= Max Planck Institute for Foreign and International Social Law =

The Max Planck Institute for Foreign and International Social Law (Max-Planck-Institut für ausländisches und internationales Sozialrecht) was a research institute devoted to the field of foreign and international social law. It was one of the research institutes of the Max Planck Society. It merged with the Munich Center for the Economics of Aging (MEA) to the Max Planck Institute for Social Law and Social Policy in 2011.

The Institute was founded in 1980. It evolved from a project group for international and comparative social law, launched by the Max Planck Society in 1976. Its founding director was Professor Hans F. Zacher.

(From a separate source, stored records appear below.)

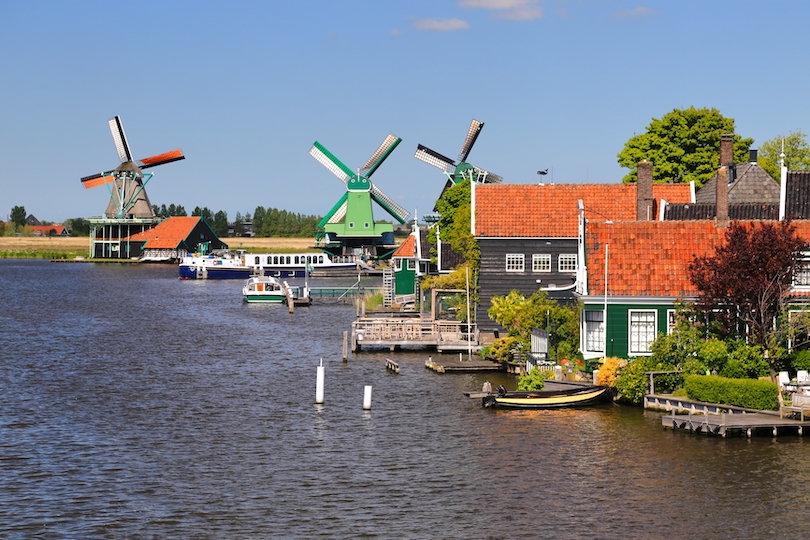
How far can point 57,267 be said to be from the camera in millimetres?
180375

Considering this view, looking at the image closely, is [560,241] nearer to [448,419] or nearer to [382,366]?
[382,366]

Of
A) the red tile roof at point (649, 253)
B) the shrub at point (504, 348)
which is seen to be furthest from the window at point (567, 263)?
the red tile roof at point (649, 253)

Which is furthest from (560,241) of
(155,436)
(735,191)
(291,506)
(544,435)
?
(291,506)

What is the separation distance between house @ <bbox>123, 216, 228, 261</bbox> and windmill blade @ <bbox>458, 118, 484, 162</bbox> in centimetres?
6840

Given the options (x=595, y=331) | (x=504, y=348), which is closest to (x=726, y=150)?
(x=504, y=348)

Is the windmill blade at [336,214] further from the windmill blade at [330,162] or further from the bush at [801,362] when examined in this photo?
the bush at [801,362]

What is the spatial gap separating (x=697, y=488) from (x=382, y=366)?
84.9ft

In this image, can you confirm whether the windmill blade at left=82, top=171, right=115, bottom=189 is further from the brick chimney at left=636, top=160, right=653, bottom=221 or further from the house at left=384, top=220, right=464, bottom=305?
the brick chimney at left=636, top=160, right=653, bottom=221

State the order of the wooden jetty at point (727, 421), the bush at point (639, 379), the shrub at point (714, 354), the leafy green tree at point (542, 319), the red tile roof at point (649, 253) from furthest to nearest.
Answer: the leafy green tree at point (542, 319)
the red tile roof at point (649, 253)
the bush at point (639, 379)
the shrub at point (714, 354)
the wooden jetty at point (727, 421)

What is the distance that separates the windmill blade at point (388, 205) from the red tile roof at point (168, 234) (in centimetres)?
4973

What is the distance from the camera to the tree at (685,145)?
78.5 meters

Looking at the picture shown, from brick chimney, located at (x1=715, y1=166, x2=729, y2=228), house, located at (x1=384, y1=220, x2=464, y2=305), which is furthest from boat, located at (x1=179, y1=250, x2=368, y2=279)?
brick chimney, located at (x1=715, y1=166, x2=729, y2=228)

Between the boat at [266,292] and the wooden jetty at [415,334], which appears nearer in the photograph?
the wooden jetty at [415,334]

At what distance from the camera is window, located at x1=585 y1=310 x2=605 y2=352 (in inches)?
1681
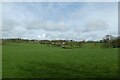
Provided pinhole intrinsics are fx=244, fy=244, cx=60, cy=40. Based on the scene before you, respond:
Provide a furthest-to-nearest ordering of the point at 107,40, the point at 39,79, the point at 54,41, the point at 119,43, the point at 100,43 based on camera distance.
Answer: the point at 54,41 → the point at 100,43 → the point at 107,40 → the point at 119,43 → the point at 39,79

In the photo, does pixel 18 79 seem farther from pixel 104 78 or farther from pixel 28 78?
pixel 104 78

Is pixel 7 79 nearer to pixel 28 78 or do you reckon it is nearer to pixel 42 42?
pixel 28 78

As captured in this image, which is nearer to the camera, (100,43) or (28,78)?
(28,78)

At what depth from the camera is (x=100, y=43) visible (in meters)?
70.9

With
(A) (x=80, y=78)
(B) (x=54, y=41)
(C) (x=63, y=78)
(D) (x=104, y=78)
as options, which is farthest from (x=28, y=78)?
(B) (x=54, y=41)

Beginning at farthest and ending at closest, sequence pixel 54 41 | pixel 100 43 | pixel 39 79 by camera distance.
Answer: pixel 54 41
pixel 100 43
pixel 39 79

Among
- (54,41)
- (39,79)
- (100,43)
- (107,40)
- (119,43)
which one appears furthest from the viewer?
(54,41)

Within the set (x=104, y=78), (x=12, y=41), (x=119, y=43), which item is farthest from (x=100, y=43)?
(x=104, y=78)

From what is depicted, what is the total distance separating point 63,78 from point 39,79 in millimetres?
1138

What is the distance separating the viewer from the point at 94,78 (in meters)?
11.7

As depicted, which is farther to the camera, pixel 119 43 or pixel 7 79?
pixel 119 43

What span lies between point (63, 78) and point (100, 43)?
60.5 m

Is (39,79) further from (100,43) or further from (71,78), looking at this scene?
(100,43)

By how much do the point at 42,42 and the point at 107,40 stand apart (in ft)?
83.7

During its early years, the Institute mainly focused on research on the methodology of comparing social laws. Several studies on the social law systems of other states laid the foundations for comparative social law as a subject of research. Current research focuses on social security law in terms of collectively organized social benefits and services provided by the civil polity (cash benefits, benefits in kind and personal services), on fundamental social rights, and on social constitutional law in selected countries. Comparative law research bears various links to other legal disciplines, most notably private law, commercial law, family law, labour law and fiscal law. The institute also focuses on the field of intergovernmental and international social law, with the chief emphasis placed on bilateral and multilateral social security agreements, above all on developments in supranational European social law.